** Records **
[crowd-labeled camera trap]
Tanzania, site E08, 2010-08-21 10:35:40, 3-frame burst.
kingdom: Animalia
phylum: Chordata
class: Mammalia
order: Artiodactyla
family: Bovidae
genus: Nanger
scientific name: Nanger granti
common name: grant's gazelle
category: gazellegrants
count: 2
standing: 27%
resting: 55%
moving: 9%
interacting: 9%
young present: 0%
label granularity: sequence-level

** Problem description **
In the answer, the listing above should be restated word for word.

** Reply to the exercise **
[crowd-labeled camera trap]
Tanzania, site E08, 2010-08-21 10:35:40, 3-frame burst.
kingdom: Animalia
phylum: Chordata
class: Mammalia
order: Artiodactyla
family: Bovidae
genus: Nanger
scientific name: Nanger granti
common name: grant's gazelle
category: gazellegrants
count: 2
standing: 27%
resting: 55%
moving: 9%
interacting: 9%
young present: 0%
label granularity: sequence-level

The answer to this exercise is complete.